We will, however, be permanently closing comments. Jekyll doesn’t do comments. I suppose I could use a service like Disqus to fill the gap, but I’d just be trading PHP overhead for Javascript overhead. Though I have enjoyed reading comments over the years, I can’t say that I’ll miss them. If you really want to comment on something I’ve written, feel free to send me an email, or click one of the tasteful social networking icons that adorn the individual article pages.

Writing is Fundamental

While mulling over the details of this grand redesign, I did briefly entertain the notion of ditching the blog5 altogether. But if I did that, then why have a site at all? Why not just fold my online presence into LinkedIn and ResearchGate, and call it a day?

I’ve been writing online for a very, very long time. My earliest online writing—that I can find, at any rate—dates from 1997, when I was just fourteen years old.6 Writing for my own personal enjoyment hasn’t led to fame, riches, or a book deal (yet), but it has helped me in countless other ways. Our thoughts are a chaotic tangle of overlapping concepts, and writing helps us put them in order. Writing has, without question, made me better at my job. Writing has encouraged me to seek out varied sources of inspiration to stay fresh. Writing has kept my mind flexible. Writing has helped me figure out who I am, and what I want to do.

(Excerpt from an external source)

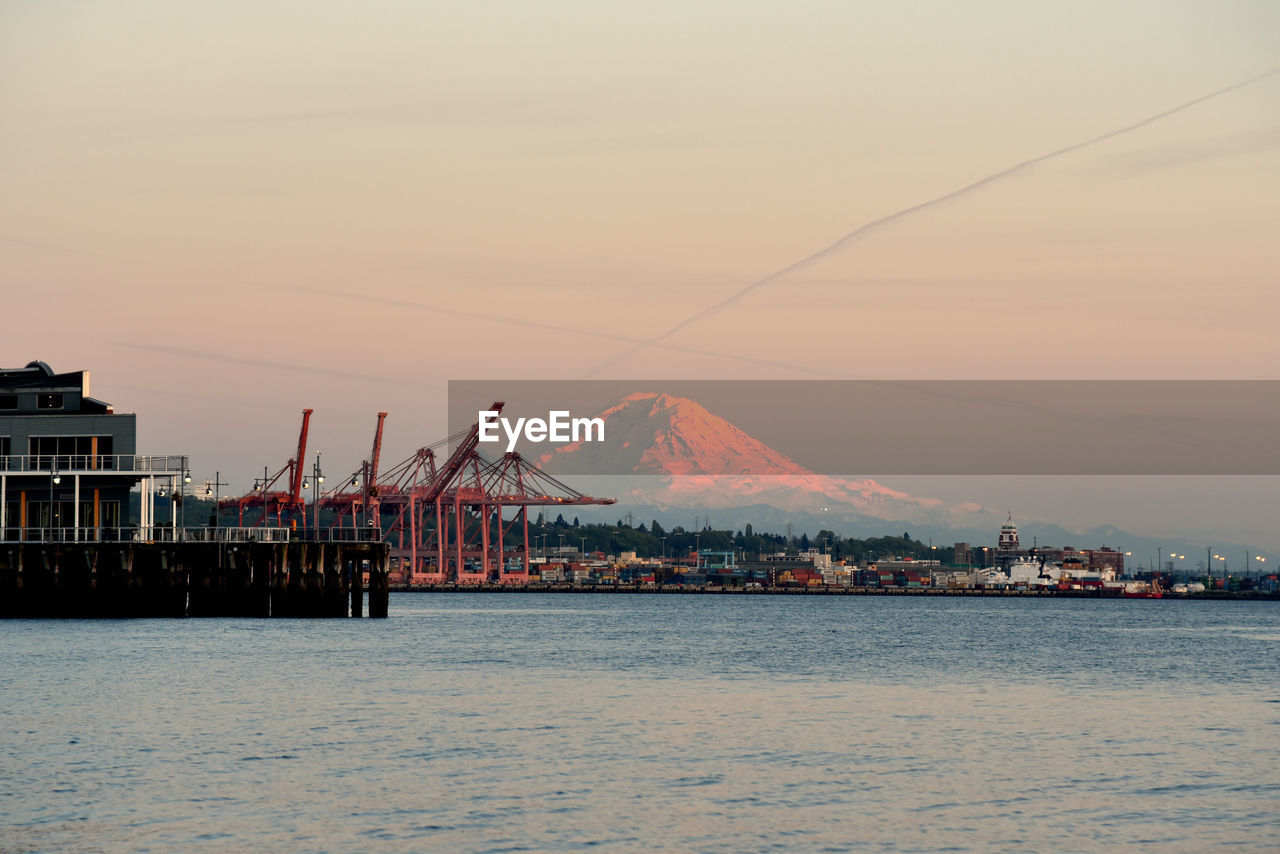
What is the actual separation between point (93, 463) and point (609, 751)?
61769mm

So I will continue to write online. The writing will be more focused on things like design, data visualization, and matters of general nerdery, but there will always be room for the personal and a bit of pop culture. I write because I want to write, not because I feel professionally obligated. I can’t make promises about what I’ll write about or how frequently I’ll write, but I will write.

Off We Go

Lots of people enjoy making things. I do, too. And this website, from its look to its content to its code, is something I made, and will continue to make with each new update. And that’s it. Welcome to my new pizza cutter website. I hope you enjoy reading it as much as I do making it.

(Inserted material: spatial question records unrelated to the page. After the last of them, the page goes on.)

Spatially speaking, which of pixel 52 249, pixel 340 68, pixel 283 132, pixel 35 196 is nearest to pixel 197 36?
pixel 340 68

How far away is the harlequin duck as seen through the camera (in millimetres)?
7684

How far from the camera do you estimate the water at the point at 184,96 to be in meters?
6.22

  1. Blog. I still hate that word. 

  2. In which I compare the scientific method to Chewbacca. 

  3. I almost retitled this section of the site a “column”, but in the interest of good information design, I decided to stick with a word that wouldn’t require extra explanation. 

  4. Especially for the footnotes! 

  5. Can we please think of a prettier word? How about blort? Can I write on my personal blort now? 

  6. I can assure you that yes, those writings are mortifying, and that no, I will never show them to you.